PRESIDENT BARACK OBAMA: Now, before these turkeys get away, with the power vested in me, I want to grant Popcorn a full reprieve. Come on. I want to—Popcorn, you have a full reprieve from cranberry sauce and stuffing. We wish you well. And we’re going to give Caramel a break, as well. All right?
AMY GOODMAN: President Obama has pardoned two birds each Thanksgiving for the past five years. In both 2009 and 2012, he pardoned more turkeys than people. Overall, Obama has granted clemency to just 39 people. At the same point in his presidency, Ronald Reagan had pardoned 313 people. Harry Truman pardoned 1,537 people. According to an analysis last year by ProPublica, which studied applications for pardons processed by the Justice Department, Obama has granted clemency to just 2 percent of applicants.

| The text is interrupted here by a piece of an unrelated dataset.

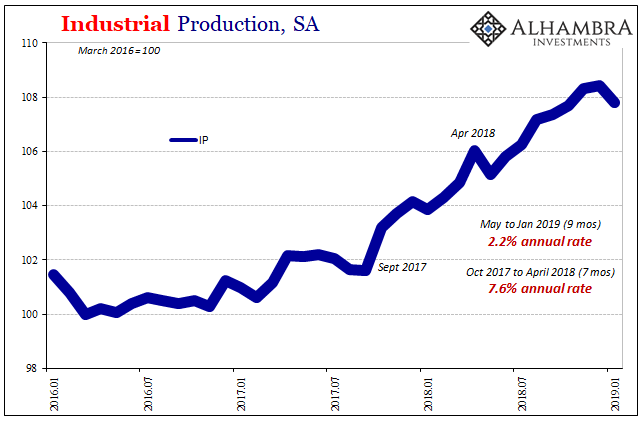 U.S. Industrial Production, Jan 2016 - 2019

To talk more about this, we’re joined by Anthony Papa, artist, writer, noted advocate against the war on drugs. He served 12 years in prison for a first-time nonviolent drug offense. He was freed only after being granted executive clemency by then-New York Governor George Pataki. Tony Papa is co-founder of the Mothers of the New York Disappeared and works as the media manager at the Drug Policy Alliance. He’s also author of 15 to Life: How I Painted My Way to Freedom_, and he just published a Huffington Post piece headlined, "President Obama, Pardon Both the Turkey and Drug War Prisoners for the Holidays."

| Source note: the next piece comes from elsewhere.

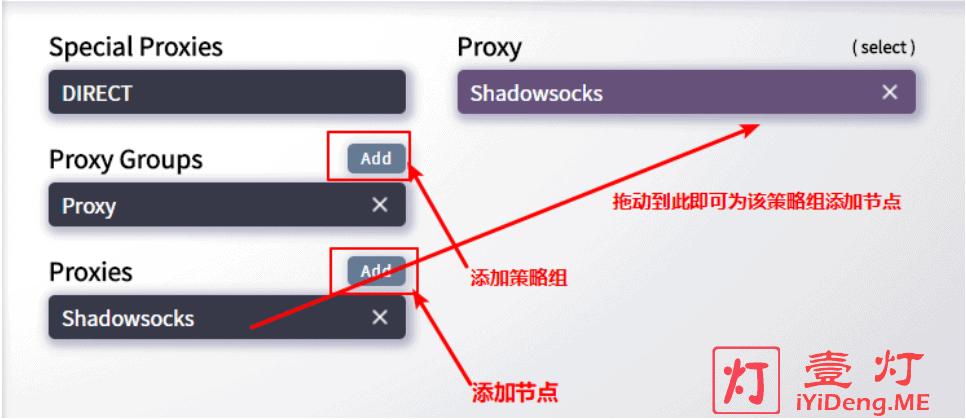 Clash for Windows 的节点和策略组编辑界面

Welcome to Democracy Now!, Tony. It’s great to have you back. First, talk about your own story very briefly, if you would.
ANTHONY PAPA: Well, I was a first-time nonviolent drug offender, that basically in 1985 I made the biggest mistake of my life. I brought an envelope up from the Bronx to Mount Vernon for $500. It was an envelope containing four ounces of cocaine. I walked into a police sting operation. I did everything I could do wrong, and eventually I was sentenced to 15 years to life under the Rockefeller drug laws of New York state, went to prison, was lost, didn’t know what to do, discovered my talent as an artist as I transcended the negativity of imprisonment, and basically painted a self-portrait in 1988. One night I was sitting in my cell, picked up a mirror; I looked in the mirror, I saw an individual who’s going to spend the most productive years of his life in a cage; painted the self-portrait, and it appeared at the Whitney Museum of American Art about seven years later. And I was granted—I got a lot of publicity on my case and was granted executive clemency by Governor George Pataki. I came out, wanted to do something about those that I left behind, so I started a group, co-founded a group, Mothers of the New York Disappeared, became a leading activist in New York state to fight the draconian Rockefeller drug laws. Basically, the laws had a couple of revisions, and then in, recently, 2009, Governor Paterson stepped up to the plate and reformed the Rockefeller drug laws in a historic way.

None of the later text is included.